They had group and individual counseling sessions. A woman in Larry’s group said that she was raped and that she didn’t feel comfortable sitting next to a man.

No one there could help her.

KC said his “counselor” was in college but worked at this house unsupervised. Two others were former drug addicts who had gone through 12-step programs themselves. None was a licensed therapist.

“In individual sessions, I was asked to open up about certain things that only a real counselor could deal with,” Larry said. “I now am seeing a true counselor because they opened up these wounds and never closed them.”

At night, the counselors would discuss the group. In the morning they would come to the meeting and tell each one what they could no longer do.

Larry was a dancer and today teaches two dance classes in Plano. He said when he was nervous he’d begin to tap. One morning he was told he could no longer dance.

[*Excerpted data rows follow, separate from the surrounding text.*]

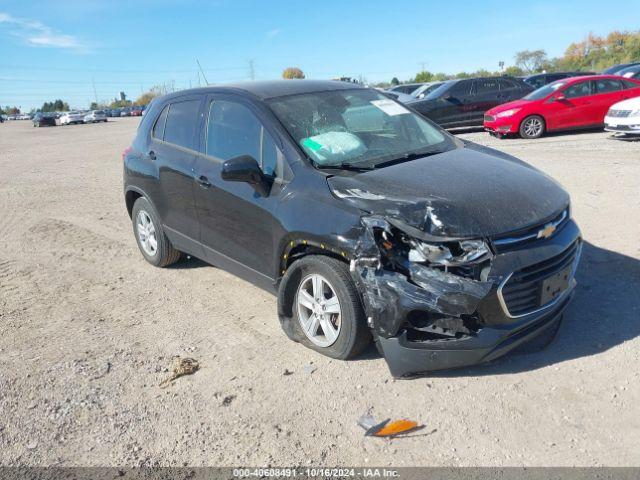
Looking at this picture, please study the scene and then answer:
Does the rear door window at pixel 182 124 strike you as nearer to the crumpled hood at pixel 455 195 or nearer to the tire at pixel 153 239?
the tire at pixel 153 239

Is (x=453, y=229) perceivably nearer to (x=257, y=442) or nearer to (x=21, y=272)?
(x=257, y=442)

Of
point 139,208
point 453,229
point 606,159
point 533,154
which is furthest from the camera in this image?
point 533,154

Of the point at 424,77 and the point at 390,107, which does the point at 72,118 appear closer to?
the point at 424,77

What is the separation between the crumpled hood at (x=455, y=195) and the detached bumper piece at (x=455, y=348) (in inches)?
22.8

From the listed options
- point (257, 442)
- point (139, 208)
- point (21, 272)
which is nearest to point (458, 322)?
point (257, 442)

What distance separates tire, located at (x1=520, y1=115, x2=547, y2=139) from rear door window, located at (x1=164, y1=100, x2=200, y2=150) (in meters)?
10.7

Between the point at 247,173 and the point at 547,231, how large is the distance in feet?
6.55

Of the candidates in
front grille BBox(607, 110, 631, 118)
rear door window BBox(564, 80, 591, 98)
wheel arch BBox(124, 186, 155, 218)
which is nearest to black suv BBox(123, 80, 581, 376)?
wheel arch BBox(124, 186, 155, 218)

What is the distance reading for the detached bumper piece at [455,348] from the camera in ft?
10.3

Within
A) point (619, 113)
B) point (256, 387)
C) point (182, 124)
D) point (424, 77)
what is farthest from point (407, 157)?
point (424, 77)

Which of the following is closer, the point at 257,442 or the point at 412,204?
the point at 257,442

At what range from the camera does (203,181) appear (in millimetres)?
4570

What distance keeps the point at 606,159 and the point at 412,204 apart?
803cm

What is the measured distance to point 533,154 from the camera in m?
11.1
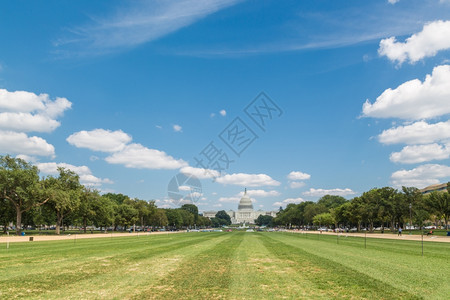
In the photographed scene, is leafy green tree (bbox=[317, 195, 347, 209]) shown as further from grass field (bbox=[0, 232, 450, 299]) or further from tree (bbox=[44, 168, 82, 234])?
grass field (bbox=[0, 232, 450, 299])

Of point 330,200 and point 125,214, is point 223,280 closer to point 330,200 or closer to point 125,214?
point 125,214

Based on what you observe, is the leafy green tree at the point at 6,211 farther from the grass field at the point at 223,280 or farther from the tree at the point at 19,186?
the grass field at the point at 223,280

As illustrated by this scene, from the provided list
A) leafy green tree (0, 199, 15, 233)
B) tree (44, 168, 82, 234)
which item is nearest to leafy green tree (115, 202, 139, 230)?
tree (44, 168, 82, 234)

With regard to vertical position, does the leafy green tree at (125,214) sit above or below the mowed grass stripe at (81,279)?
below

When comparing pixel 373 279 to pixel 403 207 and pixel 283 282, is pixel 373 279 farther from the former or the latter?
pixel 403 207

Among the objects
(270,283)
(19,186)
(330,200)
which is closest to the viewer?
(270,283)

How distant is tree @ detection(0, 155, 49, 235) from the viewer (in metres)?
71.5

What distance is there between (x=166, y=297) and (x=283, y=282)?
5600 mm

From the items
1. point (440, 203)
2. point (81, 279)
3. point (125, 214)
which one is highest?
point (440, 203)

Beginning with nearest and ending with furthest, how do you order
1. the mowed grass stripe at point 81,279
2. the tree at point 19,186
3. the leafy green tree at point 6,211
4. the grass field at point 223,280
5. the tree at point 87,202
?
1. the grass field at point 223,280
2. the mowed grass stripe at point 81,279
3. the tree at point 19,186
4. the leafy green tree at point 6,211
5. the tree at point 87,202

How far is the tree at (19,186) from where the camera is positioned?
235 feet

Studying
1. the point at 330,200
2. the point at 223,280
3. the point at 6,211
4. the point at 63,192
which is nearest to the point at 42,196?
the point at 63,192

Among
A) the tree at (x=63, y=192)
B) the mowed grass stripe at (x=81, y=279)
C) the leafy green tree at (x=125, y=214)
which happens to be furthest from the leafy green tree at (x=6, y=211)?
the mowed grass stripe at (x=81, y=279)

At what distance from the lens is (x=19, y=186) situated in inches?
2876
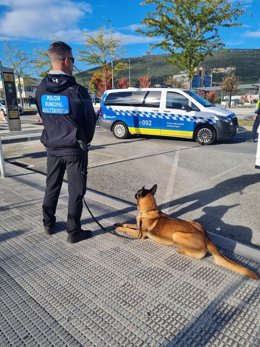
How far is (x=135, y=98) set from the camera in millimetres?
10461

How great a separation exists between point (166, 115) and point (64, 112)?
24.8 ft

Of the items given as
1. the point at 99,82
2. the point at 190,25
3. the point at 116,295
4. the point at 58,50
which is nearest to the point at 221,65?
the point at 99,82

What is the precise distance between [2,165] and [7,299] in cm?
382

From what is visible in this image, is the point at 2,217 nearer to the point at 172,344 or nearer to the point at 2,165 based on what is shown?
the point at 2,165

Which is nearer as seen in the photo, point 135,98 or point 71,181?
point 71,181

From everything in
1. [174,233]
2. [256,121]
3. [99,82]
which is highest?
[99,82]

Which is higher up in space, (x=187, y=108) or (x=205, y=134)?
(x=187, y=108)

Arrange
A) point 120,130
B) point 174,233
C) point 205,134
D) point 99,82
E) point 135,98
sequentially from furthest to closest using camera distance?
1. point 99,82
2. point 120,130
3. point 135,98
4. point 205,134
5. point 174,233

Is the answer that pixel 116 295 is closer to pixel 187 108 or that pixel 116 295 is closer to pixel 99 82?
pixel 187 108

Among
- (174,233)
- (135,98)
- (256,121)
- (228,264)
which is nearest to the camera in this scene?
(228,264)

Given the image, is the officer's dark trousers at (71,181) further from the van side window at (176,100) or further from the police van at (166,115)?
the van side window at (176,100)

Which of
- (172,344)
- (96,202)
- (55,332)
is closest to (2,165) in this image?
(96,202)

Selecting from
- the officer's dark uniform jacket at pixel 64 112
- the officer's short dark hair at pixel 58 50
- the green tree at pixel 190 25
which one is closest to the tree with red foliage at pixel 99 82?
the green tree at pixel 190 25

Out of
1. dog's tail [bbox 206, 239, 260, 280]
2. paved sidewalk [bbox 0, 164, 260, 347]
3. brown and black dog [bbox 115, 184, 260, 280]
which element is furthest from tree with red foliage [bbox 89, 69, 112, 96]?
dog's tail [bbox 206, 239, 260, 280]
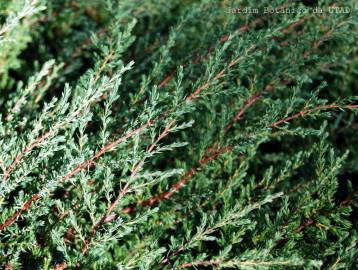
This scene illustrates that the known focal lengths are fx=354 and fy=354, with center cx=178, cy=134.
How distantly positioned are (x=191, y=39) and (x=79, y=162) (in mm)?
1702

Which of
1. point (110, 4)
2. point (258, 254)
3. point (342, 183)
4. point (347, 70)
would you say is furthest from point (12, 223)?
point (347, 70)

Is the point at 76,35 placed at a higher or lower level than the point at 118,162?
higher

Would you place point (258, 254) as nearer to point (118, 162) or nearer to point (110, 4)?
point (118, 162)

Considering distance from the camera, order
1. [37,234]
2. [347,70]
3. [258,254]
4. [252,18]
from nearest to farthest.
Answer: [258,254] < [37,234] < [252,18] < [347,70]

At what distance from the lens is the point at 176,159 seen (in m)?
1.92

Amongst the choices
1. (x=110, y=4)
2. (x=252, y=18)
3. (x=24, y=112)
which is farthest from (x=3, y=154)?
(x=252, y=18)

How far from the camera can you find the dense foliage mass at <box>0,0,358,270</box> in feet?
4.53

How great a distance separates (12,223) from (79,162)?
0.38 m

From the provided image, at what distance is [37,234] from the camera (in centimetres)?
161

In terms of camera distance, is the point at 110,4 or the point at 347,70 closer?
the point at 110,4

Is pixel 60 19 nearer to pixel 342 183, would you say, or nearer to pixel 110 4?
pixel 110 4

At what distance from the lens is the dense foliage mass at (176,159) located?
138 centimetres

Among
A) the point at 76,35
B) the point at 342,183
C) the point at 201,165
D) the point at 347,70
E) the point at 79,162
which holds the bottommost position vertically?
the point at 342,183

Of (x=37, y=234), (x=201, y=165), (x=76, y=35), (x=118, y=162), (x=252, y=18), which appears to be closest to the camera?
(x=118, y=162)
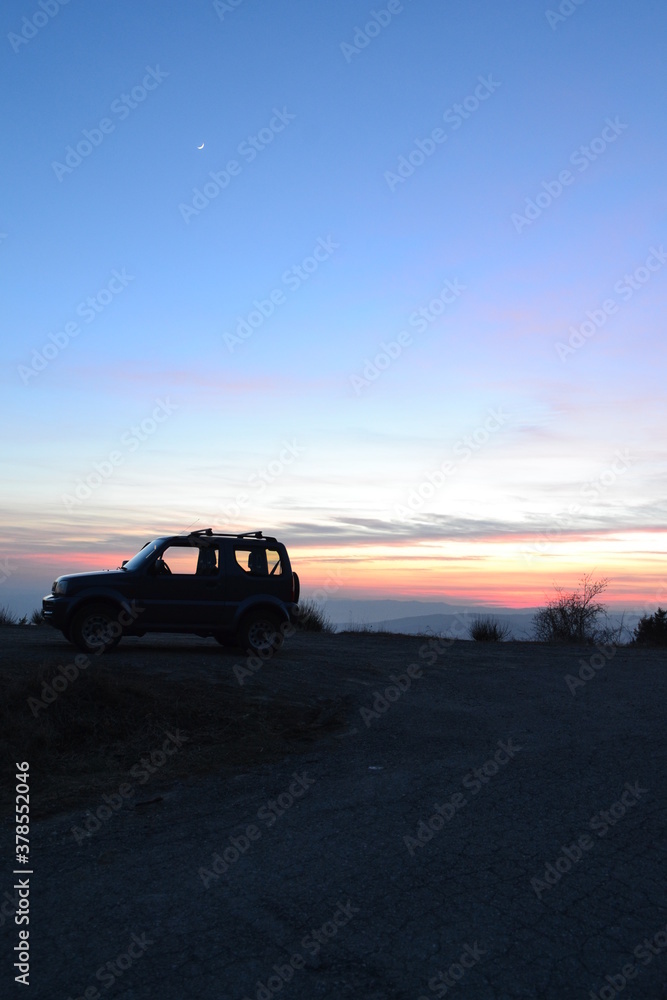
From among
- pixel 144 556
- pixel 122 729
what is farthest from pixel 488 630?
pixel 122 729

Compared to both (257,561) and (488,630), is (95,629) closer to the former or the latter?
(257,561)

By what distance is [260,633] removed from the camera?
49.8 ft

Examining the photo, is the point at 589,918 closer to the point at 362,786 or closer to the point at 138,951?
the point at 138,951

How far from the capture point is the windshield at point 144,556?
14.8m

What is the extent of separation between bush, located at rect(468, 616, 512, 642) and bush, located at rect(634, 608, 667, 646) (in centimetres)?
412

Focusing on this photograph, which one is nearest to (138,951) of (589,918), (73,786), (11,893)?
(11,893)

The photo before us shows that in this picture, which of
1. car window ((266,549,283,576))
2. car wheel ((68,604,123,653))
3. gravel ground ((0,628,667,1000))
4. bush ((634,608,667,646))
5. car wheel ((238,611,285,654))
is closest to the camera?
gravel ground ((0,628,667,1000))

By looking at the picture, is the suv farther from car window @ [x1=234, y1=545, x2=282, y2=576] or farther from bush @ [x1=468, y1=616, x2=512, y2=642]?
bush @ [x1=468, y1=616, x2=512, y2=642]

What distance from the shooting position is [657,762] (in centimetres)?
801

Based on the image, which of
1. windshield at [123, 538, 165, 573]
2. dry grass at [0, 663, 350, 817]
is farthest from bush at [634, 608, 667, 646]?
dry grass at [0, 663, 350, 817]

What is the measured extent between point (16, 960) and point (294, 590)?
11.3 metres

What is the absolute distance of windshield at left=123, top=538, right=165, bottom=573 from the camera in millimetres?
14788

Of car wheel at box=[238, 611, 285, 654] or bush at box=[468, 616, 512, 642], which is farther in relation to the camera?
bush at box=[468, 616, 512, 642]

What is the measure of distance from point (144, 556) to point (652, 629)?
17.2 meters
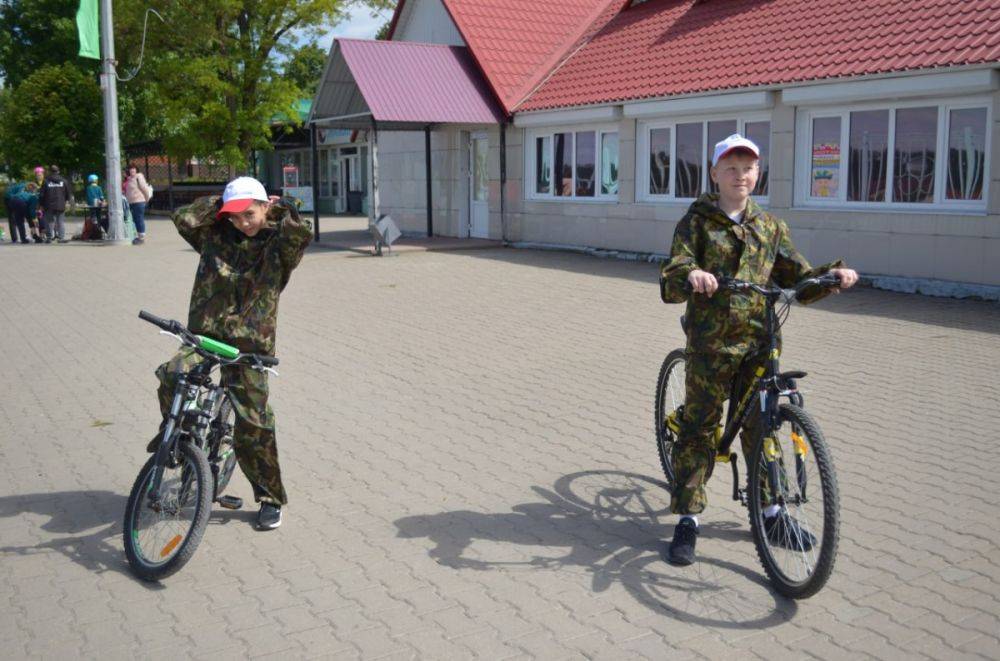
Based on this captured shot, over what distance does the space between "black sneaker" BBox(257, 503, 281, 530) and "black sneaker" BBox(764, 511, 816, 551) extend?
2335 millimetres

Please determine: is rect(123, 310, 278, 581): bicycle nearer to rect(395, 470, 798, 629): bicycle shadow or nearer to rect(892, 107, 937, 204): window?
rect(395, 470, 798, 629): bicycle shadow

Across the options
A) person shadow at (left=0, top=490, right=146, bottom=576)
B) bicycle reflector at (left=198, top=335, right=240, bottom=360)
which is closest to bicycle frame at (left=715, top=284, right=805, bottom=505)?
bicycle reflector at (left=198, top=335, right=240, bottom=360)

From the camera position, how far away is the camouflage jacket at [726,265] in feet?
13.7

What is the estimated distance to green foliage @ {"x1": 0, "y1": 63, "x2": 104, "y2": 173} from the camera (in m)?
37.0

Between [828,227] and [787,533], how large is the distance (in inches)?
424

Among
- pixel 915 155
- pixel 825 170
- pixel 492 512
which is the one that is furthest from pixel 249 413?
pixel 825 170

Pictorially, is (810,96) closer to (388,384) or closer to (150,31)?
(388,384)

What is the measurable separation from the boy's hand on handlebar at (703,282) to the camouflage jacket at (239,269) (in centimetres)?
181

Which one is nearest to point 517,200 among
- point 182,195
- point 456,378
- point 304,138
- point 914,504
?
point 456,378

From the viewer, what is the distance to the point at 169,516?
170 inches

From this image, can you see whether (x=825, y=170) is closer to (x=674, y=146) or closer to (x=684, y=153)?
(x=684, y=153)

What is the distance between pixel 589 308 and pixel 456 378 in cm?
414

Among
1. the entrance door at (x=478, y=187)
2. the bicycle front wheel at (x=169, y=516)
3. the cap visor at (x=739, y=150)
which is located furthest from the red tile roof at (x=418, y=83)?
the cap visor at (x=739, y=150)

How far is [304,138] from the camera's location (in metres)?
40.6
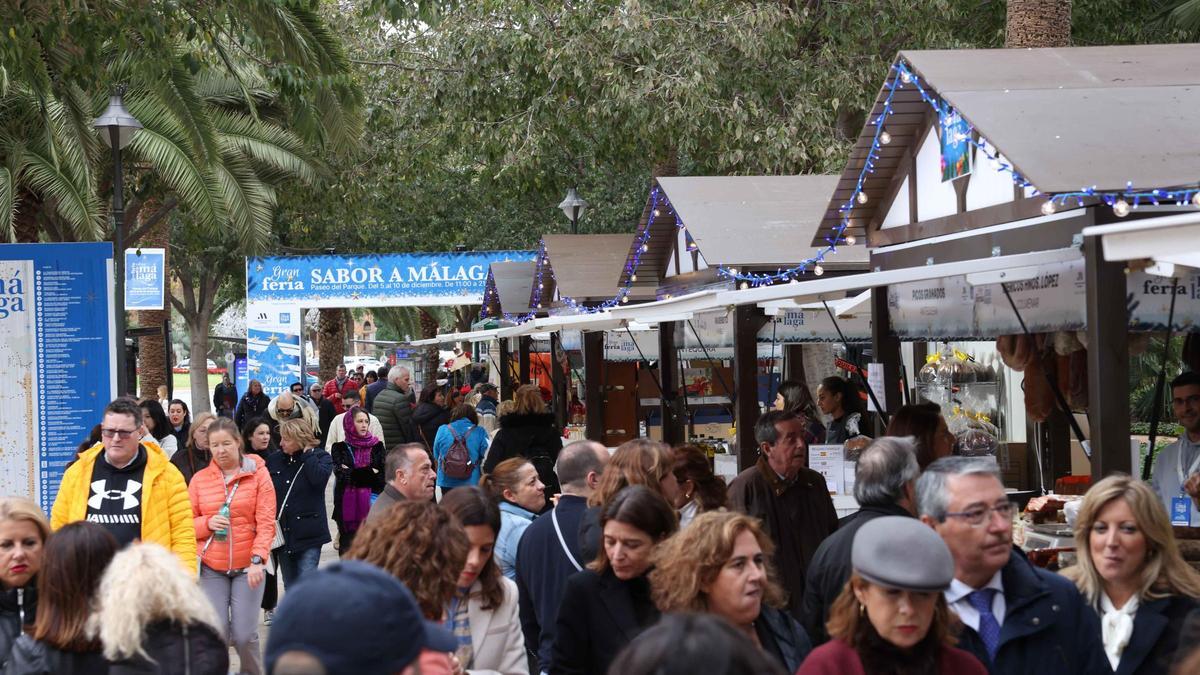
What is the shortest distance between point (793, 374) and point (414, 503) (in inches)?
552

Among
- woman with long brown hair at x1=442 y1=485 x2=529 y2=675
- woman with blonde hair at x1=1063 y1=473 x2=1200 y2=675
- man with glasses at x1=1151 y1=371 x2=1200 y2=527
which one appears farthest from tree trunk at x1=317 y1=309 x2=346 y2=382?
woman with blonde hair at x1=1063 y1=473 x2=1200 y2=675

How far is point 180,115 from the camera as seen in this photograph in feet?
47.6

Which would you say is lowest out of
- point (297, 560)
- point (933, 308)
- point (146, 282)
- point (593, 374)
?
point (297, 560)

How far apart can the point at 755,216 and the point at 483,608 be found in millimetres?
8650

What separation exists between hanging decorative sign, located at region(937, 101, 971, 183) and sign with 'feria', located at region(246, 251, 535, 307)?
18.8 meters

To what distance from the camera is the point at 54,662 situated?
447 cm

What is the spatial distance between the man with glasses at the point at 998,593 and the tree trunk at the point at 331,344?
120 ft

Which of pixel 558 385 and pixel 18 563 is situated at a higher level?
pixel 558 385

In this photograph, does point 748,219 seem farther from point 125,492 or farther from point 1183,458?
point 125,492

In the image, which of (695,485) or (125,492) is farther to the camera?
(125,492)

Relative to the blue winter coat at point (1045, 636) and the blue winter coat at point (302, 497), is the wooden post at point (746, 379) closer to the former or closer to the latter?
the blue winter coat at point (302, 497)

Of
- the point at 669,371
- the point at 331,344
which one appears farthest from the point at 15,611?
the point at 331,344

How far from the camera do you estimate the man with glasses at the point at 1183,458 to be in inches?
292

“That was one of the most devastating things they could do to me,” he said. “It was like waking up one day and finding out I was paralyzed.”

In order to turn the group into “men,” at 6:30 each morning they had to go to the gym because gay people don’t go to a gym.

But they had Larry play basketball.

“We’re in a gym full of hot bodies and muscles,” said Larry. “One day, they had me play basketball. Just because I’m 6’-2” doesn’t mean I can dunk a damn ball.”

But he did it because he wanted the program to work.

LET THEM EAT CAKE | KC, left, and Larry became the Janssons when they married in Connecticut. They later held a ceremony at Cathedral of Hope, followed by a lavish party at the W hotel, complete with a 5-tiered wedding cake. (Photo courtesy Jessica Adkins/Aravaggio Photography)

Building a friendship

During the first three months of the program, KC and Larry developed what they both called a genuine friendship.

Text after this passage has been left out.